Barry Miles, Hoppy Hopkins e compagni di strada avevano bisogno, come sempre, di fondi per tenere in vita la loro preziosa creatura, e si lanciarono nell’avventura che possiamo, col senno di poi, definire il primo rave della storia.
Tre palchi costruiti con mezzi di fortuna, luci psichedeliche multicolori, oggetti strani piazzati qua e là nel salone immenso di una struttura vittoriana concepita appunto dai lungimiranti inglesi per “svago, educazione e intrattenimento”
Su uno dei palchi, grande attrazione dell’evento reso possibile (questo va assolutamente sottolineato) dal congruo anticipo versato tra gli altri da Paul Mc Cartney e John Lennon, che a una cert’ora si affacciò a dare un’occhiata, suonavano i Pink Floyd, appena reduci da un concerto in Olanda e dunque esausti e stralunati anzichenò.

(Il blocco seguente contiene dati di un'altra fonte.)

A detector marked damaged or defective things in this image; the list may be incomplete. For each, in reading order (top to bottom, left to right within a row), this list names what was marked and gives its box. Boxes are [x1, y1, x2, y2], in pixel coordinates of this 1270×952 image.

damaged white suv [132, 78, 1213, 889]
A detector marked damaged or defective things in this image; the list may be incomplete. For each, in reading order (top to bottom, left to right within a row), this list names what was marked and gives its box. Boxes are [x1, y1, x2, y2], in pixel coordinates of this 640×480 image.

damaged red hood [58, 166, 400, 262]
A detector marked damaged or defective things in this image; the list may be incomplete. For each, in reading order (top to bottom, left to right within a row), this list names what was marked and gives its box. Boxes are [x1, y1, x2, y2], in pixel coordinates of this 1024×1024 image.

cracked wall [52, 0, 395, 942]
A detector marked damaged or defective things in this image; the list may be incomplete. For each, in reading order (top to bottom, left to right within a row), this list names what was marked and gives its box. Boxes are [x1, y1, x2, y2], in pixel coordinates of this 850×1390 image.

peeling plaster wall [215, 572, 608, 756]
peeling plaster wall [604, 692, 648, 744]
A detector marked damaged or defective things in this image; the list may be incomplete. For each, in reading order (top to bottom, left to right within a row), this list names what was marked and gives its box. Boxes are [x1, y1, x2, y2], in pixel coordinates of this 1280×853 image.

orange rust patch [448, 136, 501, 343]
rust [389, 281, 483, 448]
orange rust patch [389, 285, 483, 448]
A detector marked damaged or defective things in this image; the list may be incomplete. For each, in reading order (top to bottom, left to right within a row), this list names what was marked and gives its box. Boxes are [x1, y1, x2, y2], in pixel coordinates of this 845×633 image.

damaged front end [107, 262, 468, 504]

Il casino regnava sovrano, ovvio, perché gli artisti sui palchi suonavano contemporaneamente producendo decibel in quantità industriale, a tutto scapito della qualità che nomi come Alexis Korner, Soft Machine, Pete Townshend, Arthur Brown e perfino una Yoko Ono non ancora signora Lennon avrebbero potuto offrire.
Fu una notte memorabile, per tre o quattrocento giovani dell’epoca. I quali, due anni dopo, si ritrovarono moltiplicati per mille nella piana fangosa di Woodstock, stato di New York, USA, per il più grande concerto della Storia del Rock.
I loro eredi, oggi, forse vanno cercando nei capannoni abbandonati di mezza Europa quelle sensazioni di cui genitori o addirittura nonni hanno vagamente parlato, con il cuore stretto dalla dolcezza di un ricordo indelebile ma lontano, lontanissimo.
Si radunano a migliaia, ballano e sballano disperatamente per giorni ma senza i Pink Floyd, sostituiti da mega impianti stereo che diffondono una musica che non vi saprei dire.
Quando le forze dell’ordine eseguono, come è accaduto nell’halloween a Modena, il doveroso (motivi di sicurezza più che condivisibili) ordine di sgombero, i ragazzi non fanno storie e si avviano in buon ordine verso un altrove che a noi è difficile immaginare.
E’ giusto però ricordare che quei giovani rappresentanti di una generazione che non è la nostra sono tremendamente soli, per una quantità di motivi di cui siamo responsabili.
E che alla lunga, la soluzione di un problema esistenziale non è, non può essere la polizia.